# Little clouds of poo fluff!



## Sezra (May 20, 2011)

This morning was the first chance I had to bath Daisy since her spay due to waiting for it to heal, work and living it up in Brighton this weekend with the girlies! 

She was beginning to feel like she had too much coat in the usual places, around her tail/back end, shoulders and around her ears. I gave her a really good brush through with the Matt break which is like a Coat King. This gets rid of the matts but also 'thins' down her coat. The amount of fluff I remove is  but she still looks as fluffy and curly as ever afterwards! 

By the middle of the afternoon I had noticed all over the downstairs and round the edges of the rooms 'clouds of fluff'! I think there must have been hair left on her that although I removed it was still on her coat and as she dried it came off.
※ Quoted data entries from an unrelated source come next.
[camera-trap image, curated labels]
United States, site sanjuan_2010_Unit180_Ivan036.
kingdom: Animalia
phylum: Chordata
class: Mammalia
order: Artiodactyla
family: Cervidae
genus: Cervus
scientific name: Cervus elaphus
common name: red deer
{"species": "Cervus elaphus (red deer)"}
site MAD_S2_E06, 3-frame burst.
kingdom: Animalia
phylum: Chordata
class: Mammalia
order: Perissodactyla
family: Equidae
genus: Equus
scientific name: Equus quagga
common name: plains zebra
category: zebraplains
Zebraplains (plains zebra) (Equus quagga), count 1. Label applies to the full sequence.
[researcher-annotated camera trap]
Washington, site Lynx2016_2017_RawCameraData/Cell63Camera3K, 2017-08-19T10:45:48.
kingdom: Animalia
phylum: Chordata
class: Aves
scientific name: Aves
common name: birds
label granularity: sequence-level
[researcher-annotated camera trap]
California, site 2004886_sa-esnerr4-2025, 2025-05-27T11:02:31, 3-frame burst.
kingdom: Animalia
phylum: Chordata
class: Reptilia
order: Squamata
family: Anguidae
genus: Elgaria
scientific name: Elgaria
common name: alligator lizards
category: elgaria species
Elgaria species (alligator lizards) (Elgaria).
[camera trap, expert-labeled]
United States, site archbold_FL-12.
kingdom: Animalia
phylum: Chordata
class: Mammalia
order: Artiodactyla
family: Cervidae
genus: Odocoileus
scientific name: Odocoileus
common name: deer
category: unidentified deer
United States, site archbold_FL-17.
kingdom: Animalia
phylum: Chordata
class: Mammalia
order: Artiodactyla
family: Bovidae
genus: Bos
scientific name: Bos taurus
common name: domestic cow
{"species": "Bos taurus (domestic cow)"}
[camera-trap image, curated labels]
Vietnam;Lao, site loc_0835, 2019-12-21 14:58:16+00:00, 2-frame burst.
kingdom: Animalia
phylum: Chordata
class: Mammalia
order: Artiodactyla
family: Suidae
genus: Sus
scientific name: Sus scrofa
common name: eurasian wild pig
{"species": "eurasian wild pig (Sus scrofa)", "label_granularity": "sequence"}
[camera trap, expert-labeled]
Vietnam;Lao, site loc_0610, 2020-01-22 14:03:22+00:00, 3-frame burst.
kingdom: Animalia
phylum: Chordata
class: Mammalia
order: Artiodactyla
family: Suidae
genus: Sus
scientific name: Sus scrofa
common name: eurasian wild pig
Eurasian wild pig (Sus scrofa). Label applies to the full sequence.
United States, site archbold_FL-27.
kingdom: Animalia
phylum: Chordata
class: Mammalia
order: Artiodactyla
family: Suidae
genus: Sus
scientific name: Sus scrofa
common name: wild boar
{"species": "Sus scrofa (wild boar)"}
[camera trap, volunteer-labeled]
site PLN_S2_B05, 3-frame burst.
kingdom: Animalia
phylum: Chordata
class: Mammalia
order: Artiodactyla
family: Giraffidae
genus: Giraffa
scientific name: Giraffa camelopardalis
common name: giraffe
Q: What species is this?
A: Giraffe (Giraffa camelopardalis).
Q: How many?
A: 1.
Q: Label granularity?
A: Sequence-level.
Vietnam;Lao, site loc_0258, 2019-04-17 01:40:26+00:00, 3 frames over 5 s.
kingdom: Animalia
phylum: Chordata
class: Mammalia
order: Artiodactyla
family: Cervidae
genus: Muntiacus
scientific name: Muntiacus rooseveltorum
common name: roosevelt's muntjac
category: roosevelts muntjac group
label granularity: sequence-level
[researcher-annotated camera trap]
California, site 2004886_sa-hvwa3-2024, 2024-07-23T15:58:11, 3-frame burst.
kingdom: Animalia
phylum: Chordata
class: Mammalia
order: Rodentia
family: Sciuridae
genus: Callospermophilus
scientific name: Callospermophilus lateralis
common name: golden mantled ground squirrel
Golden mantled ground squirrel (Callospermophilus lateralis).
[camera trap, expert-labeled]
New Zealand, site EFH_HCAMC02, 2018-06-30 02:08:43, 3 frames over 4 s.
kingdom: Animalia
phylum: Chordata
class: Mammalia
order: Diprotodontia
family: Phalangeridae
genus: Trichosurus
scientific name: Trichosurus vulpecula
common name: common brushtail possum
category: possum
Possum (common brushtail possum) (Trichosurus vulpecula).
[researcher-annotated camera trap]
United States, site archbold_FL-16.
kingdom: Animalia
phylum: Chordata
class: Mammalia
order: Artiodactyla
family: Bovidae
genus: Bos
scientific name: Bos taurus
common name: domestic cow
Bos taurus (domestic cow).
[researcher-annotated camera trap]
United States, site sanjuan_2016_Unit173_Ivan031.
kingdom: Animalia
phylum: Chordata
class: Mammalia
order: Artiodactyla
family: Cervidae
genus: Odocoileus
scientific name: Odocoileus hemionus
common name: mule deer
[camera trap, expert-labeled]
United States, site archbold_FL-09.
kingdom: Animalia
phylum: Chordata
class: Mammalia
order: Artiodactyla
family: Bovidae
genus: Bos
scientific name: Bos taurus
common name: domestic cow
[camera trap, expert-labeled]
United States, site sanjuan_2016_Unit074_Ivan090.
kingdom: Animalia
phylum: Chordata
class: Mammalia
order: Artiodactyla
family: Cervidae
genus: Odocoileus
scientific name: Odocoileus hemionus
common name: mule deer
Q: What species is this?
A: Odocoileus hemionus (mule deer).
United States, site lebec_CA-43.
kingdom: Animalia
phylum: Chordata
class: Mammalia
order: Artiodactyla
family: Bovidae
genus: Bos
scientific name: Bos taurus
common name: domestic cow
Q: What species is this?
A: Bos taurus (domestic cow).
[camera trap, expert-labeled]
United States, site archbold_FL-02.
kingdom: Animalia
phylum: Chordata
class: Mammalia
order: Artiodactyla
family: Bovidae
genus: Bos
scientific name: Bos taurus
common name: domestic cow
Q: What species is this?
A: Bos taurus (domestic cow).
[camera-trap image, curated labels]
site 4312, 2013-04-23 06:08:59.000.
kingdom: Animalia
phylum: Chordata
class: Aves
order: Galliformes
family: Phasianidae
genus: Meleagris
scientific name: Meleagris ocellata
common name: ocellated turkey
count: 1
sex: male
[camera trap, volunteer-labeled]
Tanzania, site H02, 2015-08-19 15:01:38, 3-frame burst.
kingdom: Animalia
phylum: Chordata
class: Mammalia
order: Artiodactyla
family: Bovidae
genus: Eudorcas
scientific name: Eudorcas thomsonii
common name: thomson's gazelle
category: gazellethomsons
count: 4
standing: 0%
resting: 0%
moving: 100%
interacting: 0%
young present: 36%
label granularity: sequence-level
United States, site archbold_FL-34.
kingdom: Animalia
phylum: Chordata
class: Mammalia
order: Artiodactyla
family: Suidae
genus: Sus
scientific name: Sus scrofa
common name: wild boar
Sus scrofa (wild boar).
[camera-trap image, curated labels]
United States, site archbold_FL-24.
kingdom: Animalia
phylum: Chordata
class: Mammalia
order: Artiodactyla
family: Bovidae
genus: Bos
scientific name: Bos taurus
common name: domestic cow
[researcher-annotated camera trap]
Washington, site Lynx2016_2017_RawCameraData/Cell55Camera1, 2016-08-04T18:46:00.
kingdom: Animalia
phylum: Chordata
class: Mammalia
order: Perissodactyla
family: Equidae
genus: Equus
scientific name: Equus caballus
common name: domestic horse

Considering she is a non moulter it was quite amazing how much I kept finding! 

She know looks amazing and is matt free however next time I am going to take a piccie of the amount of hair I seem to have taken off as it always seems like loads (the bath is a disgrace afterwards!).


----------



## kendal (Jul 16, 2009)

lol i could make a new dog with the amount a get of my girls when i do a full dematt.


----------



## Tressa (Aug 31, 2010)

I know exactly what you mean - fluff chasing has become my new hobby since I did Teddy


----------



## Sezra (May 20, 2011)

I am glad it is not just Daisy. I am astonished how much seems to come out when I groom her after a bath. I have found leaving her in their to brush her works better as she stands still, even though it is a bit awkward but the clumps of balck hair in that bath afterwards is a bit grim!


----------